▶ THE PROBLEM
Would you transcribe the line that holds "category: catharus species" and all the lines below it, through the final one, exactly and with nothing else?

─── GIVEN INFORMATION ───

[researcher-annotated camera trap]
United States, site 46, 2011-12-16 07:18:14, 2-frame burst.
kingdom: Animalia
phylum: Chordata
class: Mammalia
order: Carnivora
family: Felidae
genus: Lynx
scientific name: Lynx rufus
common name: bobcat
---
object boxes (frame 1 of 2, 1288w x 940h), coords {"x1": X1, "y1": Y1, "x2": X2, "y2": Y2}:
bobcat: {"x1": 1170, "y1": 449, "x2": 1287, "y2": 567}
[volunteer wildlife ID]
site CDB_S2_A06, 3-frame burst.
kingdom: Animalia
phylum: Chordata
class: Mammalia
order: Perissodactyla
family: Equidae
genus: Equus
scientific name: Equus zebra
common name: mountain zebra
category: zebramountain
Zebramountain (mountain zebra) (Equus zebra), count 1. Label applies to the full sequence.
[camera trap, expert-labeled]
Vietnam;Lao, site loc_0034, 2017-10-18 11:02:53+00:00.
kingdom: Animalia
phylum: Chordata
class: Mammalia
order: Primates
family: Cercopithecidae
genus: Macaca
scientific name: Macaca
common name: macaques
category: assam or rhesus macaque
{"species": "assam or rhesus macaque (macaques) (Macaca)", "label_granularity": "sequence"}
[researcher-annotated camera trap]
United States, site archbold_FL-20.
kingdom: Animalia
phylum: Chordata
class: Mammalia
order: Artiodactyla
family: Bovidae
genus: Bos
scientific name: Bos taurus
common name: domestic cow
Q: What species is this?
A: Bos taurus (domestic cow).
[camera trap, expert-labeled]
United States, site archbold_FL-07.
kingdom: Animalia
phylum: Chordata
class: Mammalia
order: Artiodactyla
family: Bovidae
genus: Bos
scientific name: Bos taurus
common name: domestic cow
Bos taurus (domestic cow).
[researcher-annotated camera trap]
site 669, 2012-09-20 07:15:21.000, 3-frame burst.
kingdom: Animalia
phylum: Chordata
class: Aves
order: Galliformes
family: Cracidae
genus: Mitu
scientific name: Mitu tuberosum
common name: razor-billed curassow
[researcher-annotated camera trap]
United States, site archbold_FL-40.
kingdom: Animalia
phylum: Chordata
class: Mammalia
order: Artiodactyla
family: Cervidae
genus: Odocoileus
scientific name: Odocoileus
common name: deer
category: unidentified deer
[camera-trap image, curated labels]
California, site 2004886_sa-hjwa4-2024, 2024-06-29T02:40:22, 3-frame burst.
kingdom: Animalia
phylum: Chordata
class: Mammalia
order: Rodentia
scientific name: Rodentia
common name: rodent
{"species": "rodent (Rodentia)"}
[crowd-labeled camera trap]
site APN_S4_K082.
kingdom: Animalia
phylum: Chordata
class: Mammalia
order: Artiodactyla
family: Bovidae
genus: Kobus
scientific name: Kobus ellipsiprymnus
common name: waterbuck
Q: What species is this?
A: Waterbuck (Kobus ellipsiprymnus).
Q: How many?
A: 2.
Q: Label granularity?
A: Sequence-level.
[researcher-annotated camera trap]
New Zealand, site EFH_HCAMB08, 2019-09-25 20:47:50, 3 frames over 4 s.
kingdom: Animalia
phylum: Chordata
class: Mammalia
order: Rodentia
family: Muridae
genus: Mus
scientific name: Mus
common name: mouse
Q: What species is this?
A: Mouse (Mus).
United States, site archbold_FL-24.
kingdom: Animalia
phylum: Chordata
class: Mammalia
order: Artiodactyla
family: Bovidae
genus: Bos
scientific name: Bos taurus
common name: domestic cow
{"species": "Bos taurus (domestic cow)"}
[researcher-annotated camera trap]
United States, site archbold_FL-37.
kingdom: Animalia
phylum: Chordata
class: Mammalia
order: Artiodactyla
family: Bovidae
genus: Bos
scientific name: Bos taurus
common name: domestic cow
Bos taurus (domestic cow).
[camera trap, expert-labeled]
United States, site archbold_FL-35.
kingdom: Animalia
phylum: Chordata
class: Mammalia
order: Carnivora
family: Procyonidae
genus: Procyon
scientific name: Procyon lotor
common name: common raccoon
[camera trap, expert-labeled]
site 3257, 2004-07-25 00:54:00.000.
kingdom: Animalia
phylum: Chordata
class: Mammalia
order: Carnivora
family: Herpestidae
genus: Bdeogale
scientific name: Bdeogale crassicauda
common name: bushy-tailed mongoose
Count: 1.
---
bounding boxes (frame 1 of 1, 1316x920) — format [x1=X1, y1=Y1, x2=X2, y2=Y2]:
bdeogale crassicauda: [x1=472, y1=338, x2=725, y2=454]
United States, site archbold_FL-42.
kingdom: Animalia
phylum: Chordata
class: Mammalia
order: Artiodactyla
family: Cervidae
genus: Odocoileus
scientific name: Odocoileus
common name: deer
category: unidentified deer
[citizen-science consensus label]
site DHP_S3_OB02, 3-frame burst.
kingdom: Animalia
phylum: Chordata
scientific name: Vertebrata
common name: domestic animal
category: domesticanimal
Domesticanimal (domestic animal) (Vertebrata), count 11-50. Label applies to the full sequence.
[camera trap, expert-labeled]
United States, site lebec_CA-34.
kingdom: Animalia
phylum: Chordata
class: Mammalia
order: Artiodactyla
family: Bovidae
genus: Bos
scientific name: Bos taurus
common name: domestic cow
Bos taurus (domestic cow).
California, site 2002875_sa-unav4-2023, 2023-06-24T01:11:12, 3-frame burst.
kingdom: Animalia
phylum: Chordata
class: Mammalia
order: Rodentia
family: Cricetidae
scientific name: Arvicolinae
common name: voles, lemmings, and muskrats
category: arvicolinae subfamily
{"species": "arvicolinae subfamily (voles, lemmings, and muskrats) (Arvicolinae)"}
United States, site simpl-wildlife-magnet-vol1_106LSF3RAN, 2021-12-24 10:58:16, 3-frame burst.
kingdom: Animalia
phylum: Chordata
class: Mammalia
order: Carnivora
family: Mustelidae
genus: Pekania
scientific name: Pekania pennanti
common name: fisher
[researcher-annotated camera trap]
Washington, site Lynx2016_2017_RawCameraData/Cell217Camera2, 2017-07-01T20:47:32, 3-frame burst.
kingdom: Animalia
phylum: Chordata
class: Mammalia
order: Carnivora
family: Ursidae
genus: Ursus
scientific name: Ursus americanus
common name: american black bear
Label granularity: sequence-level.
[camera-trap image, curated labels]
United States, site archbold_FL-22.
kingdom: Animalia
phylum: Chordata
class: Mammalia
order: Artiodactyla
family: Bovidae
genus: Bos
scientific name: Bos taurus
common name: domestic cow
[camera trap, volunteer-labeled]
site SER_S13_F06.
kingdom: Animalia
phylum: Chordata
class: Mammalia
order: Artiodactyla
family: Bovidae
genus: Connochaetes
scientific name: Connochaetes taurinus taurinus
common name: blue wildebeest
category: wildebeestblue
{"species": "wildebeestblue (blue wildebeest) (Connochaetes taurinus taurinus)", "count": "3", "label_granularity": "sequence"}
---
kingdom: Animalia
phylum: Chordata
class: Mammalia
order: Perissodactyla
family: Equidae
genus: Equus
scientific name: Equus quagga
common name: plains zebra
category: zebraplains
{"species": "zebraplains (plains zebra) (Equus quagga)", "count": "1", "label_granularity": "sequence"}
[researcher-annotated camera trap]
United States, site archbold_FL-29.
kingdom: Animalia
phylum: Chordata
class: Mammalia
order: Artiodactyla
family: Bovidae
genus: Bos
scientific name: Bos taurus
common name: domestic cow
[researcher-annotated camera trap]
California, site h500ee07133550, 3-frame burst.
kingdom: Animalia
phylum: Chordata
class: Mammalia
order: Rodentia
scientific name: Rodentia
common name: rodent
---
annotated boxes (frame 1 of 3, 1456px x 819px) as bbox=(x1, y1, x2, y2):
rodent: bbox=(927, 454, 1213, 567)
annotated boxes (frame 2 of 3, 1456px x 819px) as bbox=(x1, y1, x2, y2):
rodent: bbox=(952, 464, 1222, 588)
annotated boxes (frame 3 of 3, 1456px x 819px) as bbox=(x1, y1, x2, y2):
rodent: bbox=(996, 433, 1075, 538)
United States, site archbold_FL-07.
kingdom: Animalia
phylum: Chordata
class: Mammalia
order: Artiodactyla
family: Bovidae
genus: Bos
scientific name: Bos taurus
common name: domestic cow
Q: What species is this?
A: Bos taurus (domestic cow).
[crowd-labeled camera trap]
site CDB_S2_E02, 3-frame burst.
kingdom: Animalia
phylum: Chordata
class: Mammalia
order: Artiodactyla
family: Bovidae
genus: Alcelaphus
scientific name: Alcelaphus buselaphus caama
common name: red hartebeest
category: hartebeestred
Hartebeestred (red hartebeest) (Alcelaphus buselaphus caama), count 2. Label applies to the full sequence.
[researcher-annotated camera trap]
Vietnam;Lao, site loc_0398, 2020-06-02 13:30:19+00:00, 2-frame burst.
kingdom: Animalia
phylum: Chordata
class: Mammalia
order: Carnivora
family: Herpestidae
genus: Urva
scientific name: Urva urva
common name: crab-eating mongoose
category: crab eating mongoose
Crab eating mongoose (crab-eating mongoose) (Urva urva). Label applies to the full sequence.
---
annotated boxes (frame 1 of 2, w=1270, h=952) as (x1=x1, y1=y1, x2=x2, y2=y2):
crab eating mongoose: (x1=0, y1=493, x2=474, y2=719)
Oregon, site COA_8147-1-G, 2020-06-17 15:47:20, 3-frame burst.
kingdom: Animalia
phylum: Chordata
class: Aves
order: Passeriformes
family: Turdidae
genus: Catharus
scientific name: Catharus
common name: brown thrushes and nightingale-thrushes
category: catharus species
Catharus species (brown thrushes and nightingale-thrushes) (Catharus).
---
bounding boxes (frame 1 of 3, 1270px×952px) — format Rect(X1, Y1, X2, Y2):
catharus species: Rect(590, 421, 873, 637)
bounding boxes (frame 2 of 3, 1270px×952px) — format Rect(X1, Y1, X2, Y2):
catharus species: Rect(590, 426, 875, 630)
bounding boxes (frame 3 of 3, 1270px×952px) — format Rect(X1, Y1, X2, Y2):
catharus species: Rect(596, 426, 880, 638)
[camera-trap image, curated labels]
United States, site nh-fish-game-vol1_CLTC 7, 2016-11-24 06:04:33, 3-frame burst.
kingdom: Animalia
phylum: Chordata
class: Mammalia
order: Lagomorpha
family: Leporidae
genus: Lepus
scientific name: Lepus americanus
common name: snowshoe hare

───

▶ ANSWER BOX
category: catharus species
Catharus species (brown thrushes and nightingale-thrushes) (Catharus).
---
bounding boxes (frame 1 of 3, 1270px×952px) — format Rect(X1, Y1, X2, Y2):
catharus species: Rect(590, 421, 873, 637)
bounding boxes (frame 2 of 3, 1270px×952px) — format Rect(X1, Y1, X2, Y2):
catharus species: Rect(590, 426, 875, 630)
bounding boxes (frame 3 of 3, 1270px×952px) — format Rect(X1, Y1, X2, Y2):
catharus species: Rect(596, 426, 880, 638)
[camera-trap image, curated labels]
United States, site nh-fish-game-vol1_CLTC 7, 2016-11-24 06:04:33, 3-frame burst.
kingdom: Animalia
phylum: Chordata
class: Mammalia
order: Lagomorpha
family: Leporidae
genus: Lepus
scientific name: Lepus americanus
common name: snowshoe hare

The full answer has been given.